夢裏, 他聽了一夜的水聲, 有時還有女子的竊竊私語。別人的他聽不見, 只覺着有一把吳侬軟語特別順耳,他像青春萌動的少年, 躲在綠牆下,渴望着女人再多說幾句。

最好是笑幾聲, 那銀鈴般的笑聲仿佛也帶了淡淡的甜味, 他聽得心弦微顫。

這一夜, 季雲喜“身”心俱疲。

可恨的是李國青那愣頭青, 一大早天還麻麻黑呢就站他門口問:“老板今天上班不?”

其實是想确認一下,昨天廠裏出了事, 今天會不會放他們假。但季雲喜正尴尬着呢,褲子濕漉漉的哪有好心情理他。

“不想上可以回來。”

李國青趕緊否認:“不不不, 我不是那意思, 就是問一下。沒事,我媽已經在做早飯了, 咱們吃完就走,絕對不會遲到。”

季雲喜不知道,站在的他,有個詞叫做——欲求不滿。

等愣頭青走了, 他才不自在的坐起身, 皺着眉頭回想,車裏好像也沒帶可以換洗的褲子。

李家的早飯是一碗細細的面條,頭上有幾片薄薄的肉片, 還有兩個煎得金黃幹焦的荷包蛋。昨晚火鍋吃得好,胃口大開,現在吃面條就大口大口的。

只是頭上那幾片不知道是什麽肉,他沒碰。

“老板咋不吃肉?這酥肉還是我春花嬸子送的,可好吃了,香得能讓人把舌頭吞下去!”你不吃我吃,他咽了口口水。

十七八歲的大小夥子,正是吃啥都香的年紀。

季雲喜不動聲色,果然把肉吃了。

別說,還真有點香。

沒一會兒,隔壁院子也有動靜了,又是挨着院牆坐的某人突然老臉漲紅,把碗筷放下就出門了。他的車子停在大榕樹下,那裏還有輛拖拉機,上頭站了一群年輕男女,有人故意逗屋裏的進芳“再不來我們走了啊!”

有人就催楊大滿快走,上班要遲到了。年輕人進進出出一路,玩笑起來倒是熱鬧。

楊大滿只會傻呵呵的笑,滿眼熱切的看着林家大門。

見季雲喜過來,大家都“老板”“老板”的叫,站在拖拉機上站也不是,下去也不是,頗難為情。

季雲喜眼角都不掃一下,兀自進了林家門,見大那個還在吃早飯,桌上只有一碗清得米湯似的稀飯,和半碟子大頭菜。
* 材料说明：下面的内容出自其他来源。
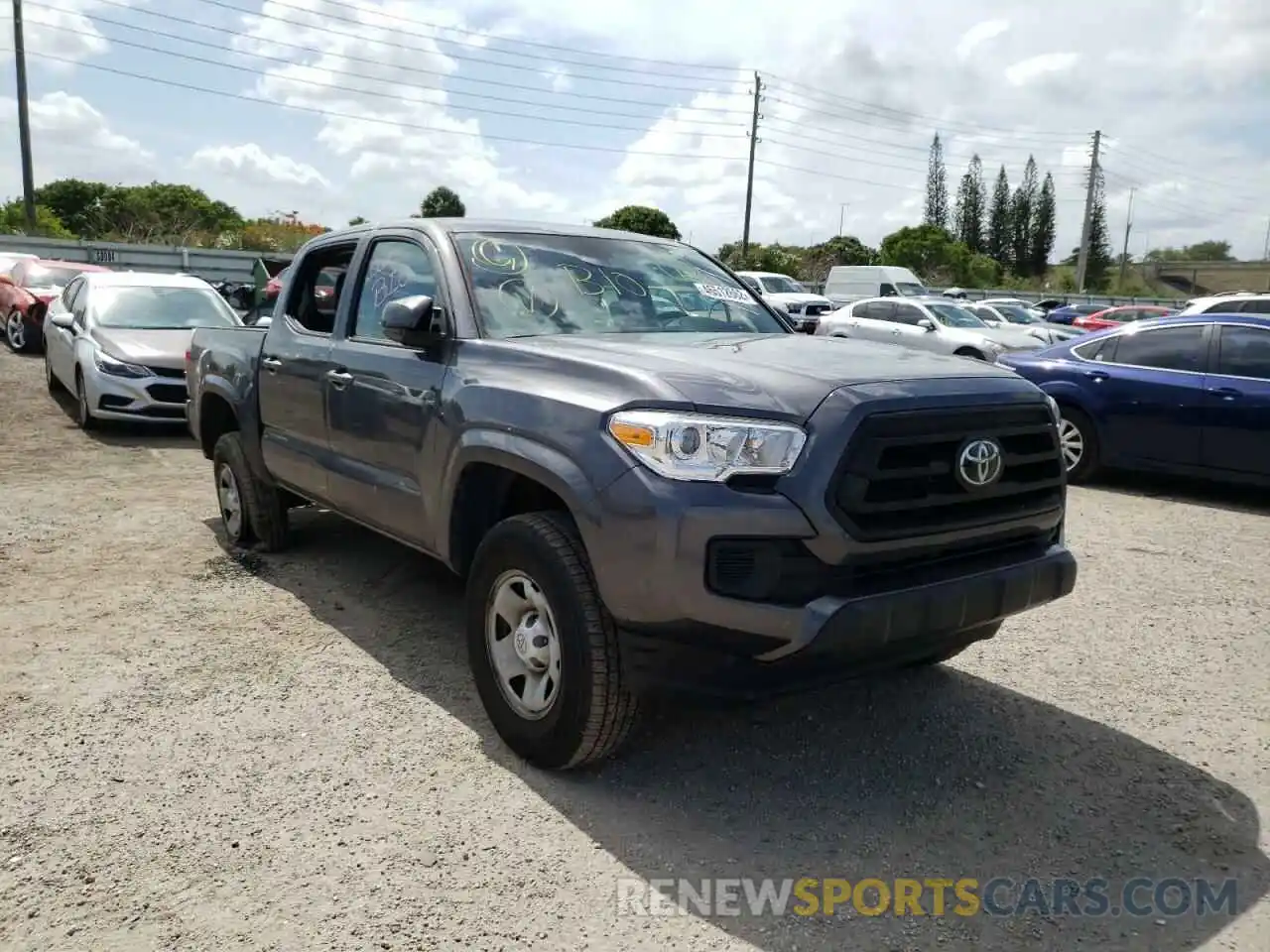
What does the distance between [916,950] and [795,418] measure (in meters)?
1.43

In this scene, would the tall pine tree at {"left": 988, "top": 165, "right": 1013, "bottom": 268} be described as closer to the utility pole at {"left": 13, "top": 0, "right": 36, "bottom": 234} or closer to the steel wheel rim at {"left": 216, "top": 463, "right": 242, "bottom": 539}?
the utility pole at {"left": 13, "top": 0, "right": 36, "bottom": 234}

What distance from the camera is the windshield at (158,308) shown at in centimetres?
1052

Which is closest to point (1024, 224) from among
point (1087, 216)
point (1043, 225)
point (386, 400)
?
point (1043, 225)

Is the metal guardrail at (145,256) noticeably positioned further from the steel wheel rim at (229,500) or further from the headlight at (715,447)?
the headlight at (715,447)

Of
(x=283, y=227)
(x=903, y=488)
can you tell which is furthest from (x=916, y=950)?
(x=283, y=227)

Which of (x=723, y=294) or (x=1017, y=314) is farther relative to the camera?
(x=1017, y=314)

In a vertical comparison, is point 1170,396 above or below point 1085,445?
above

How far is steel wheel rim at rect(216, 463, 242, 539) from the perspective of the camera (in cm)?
599

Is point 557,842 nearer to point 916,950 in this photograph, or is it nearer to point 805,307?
point 916,950

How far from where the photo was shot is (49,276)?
1661 centimetres

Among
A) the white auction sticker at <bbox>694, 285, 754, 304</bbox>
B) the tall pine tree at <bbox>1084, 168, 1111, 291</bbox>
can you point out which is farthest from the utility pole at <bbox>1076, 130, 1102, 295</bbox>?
the white auction sticker at <bbox>694, 285, 754, 304</bbox>

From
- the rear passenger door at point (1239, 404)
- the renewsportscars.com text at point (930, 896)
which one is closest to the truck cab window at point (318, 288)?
the renewsportscars.com text at point (930, 896)

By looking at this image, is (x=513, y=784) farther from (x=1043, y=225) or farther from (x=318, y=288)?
(x=1043, y=225)

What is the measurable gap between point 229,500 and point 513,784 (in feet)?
11.6
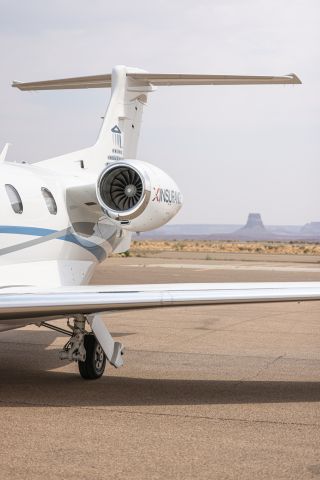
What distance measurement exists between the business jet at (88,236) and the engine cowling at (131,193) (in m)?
0.01

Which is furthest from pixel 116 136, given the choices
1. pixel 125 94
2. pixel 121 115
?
pixel 125 94

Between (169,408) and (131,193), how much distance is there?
3612 millimetres

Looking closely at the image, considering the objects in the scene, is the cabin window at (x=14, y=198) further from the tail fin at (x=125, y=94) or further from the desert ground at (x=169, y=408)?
the tail fin at (x=125, y=94)

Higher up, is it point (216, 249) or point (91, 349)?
point (91, 349)

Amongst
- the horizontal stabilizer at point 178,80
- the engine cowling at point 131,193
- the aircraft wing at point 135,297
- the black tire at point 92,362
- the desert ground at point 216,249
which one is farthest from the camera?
the desert ground at point 216,249

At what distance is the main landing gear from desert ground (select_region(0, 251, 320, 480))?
0.20m

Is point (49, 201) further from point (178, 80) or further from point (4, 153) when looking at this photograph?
point (178, 80)

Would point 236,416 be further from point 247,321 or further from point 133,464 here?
point 247,321

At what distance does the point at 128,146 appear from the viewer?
14.9 m

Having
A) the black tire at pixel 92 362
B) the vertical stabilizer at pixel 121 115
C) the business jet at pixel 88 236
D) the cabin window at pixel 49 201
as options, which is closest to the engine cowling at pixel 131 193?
the business jet at pixel 88 236

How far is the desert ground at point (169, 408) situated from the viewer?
6.34 meters

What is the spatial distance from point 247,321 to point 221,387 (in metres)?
7.41

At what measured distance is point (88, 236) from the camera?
39.2 ft

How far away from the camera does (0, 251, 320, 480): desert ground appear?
634 cm
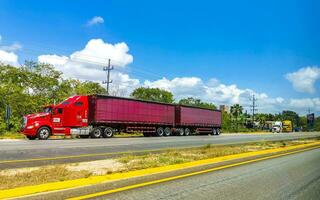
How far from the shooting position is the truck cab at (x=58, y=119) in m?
27.1

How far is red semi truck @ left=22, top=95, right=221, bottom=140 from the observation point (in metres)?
28.2

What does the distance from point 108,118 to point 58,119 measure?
206 inches

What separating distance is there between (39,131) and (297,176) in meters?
21.2

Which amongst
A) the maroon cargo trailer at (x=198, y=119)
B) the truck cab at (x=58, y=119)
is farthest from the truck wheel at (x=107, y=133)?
the maroon cargo trailer at (x=198, y=119)

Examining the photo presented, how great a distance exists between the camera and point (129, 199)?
256 inches

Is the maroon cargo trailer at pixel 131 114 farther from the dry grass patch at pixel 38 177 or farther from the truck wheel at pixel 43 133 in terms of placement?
the dry grass patch at pixel 38 177

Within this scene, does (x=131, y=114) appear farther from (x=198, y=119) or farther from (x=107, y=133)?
(x=198, y=119)

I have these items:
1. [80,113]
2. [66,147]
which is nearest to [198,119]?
[80,113]

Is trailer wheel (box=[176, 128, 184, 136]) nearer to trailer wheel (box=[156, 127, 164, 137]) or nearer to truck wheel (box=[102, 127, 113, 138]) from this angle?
trailer wheel (box=[156, 127, 164, 137])

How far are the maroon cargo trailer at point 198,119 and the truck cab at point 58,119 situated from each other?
14.0m

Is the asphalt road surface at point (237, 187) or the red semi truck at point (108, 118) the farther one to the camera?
the red semi truck at point (108, 118)

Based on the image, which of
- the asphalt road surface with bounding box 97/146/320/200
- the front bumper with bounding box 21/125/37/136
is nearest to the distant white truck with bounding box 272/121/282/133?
the front bumper with bounding box 21/125/37/136

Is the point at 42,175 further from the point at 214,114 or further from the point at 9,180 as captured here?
the point at 214,114

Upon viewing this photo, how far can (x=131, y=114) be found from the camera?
3578cm
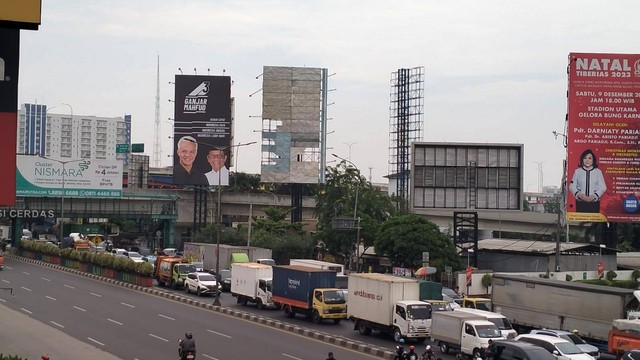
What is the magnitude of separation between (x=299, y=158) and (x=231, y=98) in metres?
9.27

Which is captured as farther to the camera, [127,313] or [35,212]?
[35,212]

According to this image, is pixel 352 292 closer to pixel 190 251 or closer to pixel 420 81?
pixel 190 251

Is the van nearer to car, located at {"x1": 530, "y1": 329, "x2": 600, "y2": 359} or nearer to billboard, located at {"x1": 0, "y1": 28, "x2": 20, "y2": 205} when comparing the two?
car, located at {"x1": 530, "y1": 329, "x2": 600, "y2": 359}

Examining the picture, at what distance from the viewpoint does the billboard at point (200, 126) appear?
7931 cm

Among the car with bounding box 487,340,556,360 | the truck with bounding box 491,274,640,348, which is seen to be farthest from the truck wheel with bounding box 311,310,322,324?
the car with bounding box 487,340,556,360

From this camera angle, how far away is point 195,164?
79.3 m

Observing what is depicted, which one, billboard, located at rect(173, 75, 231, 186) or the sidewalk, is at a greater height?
billboard, located at rect(173, 75, 231, 186)

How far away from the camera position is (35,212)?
83750 millimetres

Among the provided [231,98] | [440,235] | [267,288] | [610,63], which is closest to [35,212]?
[231,98]

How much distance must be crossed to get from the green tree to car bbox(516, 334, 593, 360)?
111 ft

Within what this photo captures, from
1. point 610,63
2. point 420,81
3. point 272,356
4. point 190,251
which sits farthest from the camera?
point 420,81

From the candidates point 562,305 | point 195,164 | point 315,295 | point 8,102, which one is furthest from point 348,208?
point 8,102

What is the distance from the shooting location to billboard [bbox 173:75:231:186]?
260ft

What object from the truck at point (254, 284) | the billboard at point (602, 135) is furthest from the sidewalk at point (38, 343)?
the billboard at point (602, 135)
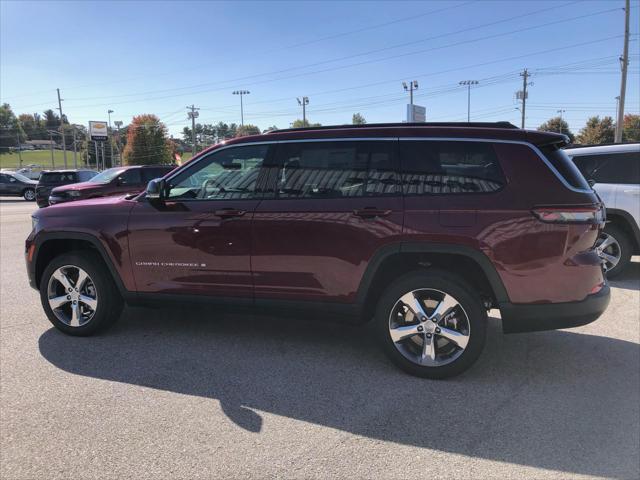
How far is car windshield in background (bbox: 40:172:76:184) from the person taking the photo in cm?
2252

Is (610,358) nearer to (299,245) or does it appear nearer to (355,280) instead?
(355,280)

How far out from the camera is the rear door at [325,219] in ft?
12.5

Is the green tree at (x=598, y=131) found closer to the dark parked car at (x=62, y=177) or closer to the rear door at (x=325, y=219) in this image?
the dark parked car at (x=62, y=177)

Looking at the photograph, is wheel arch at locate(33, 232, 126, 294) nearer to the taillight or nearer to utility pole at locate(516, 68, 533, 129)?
the taillight

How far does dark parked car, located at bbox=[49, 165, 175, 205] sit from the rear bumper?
1106 cm

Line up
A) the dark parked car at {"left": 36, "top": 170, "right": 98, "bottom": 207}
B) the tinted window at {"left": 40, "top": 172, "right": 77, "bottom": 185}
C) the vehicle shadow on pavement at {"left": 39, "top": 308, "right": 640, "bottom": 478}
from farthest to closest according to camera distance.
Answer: the tinted window at {"left": 40, "top": 172, "right": 77, "bottom": 185} < the dark parked car at {"left": 36, "top": 170, "right": 98, "bottom": 207} < the vehicle shadow on pavement at {"left": 39, "top": 308, "right": 640, "bottom": 478}

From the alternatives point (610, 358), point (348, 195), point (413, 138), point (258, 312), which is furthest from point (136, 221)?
point (610, 358)

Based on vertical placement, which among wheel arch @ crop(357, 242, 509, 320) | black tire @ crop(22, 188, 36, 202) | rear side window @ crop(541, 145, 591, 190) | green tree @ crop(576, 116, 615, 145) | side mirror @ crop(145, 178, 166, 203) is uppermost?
green tree @ crop(576, 116, 615, 145)

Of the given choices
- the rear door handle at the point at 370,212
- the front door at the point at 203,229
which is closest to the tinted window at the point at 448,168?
the rear door handle at the point at 370,212

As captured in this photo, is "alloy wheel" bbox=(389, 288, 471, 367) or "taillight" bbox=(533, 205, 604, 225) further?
"alloy wheel" bbox=(389, 288, 471, 367)

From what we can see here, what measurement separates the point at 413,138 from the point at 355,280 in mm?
1213

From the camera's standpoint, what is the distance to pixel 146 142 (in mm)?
90625

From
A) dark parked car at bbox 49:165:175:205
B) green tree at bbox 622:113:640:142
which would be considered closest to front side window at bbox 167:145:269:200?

小的正忙着梳頭發換鞋子。

“季老板吃了沒?要不來點兒?”徐璐喝一口“米湯”,滿足的嘆口氣。她就喜歡喝清粥,不喜歡稠呼呼的稀飯,總覺着不清爽。

季雲喜卻皺起眉頭,母女倆莫非就靠這個填肚子?怎麽吃得飽。看來,昨晚那頓算“熱情款待”了。

徐璐以為他不吃,喝完碗裏最後一口,站起來就準備收拾碗筷。誰知道季雲喜突然大馬金刀的坐下,“碗呢?”

“啊?”

季雲喜也不廢話,自己起身摸進廚房拿碗,自己盛了半碗,就着鹹菜喝起來。

嗯,別說,還真挺香。他告訴自己一定是昨晚吃太重口了,現在換到清粥小菜就格外舒服。

喝完半碗,見盆裏還有,他又喝了半碗,趕在李國青咋咋呼呼進門前放碗歇筷擦嘴起身一氣呵成。

于是,李國青看見的就是他老板低頭看嬸子家新修的水溝,從十分鐘前進門就看到現在,怕是要看出朵花兒了吧?哪裏知道他已經喝了人家兩碗粥。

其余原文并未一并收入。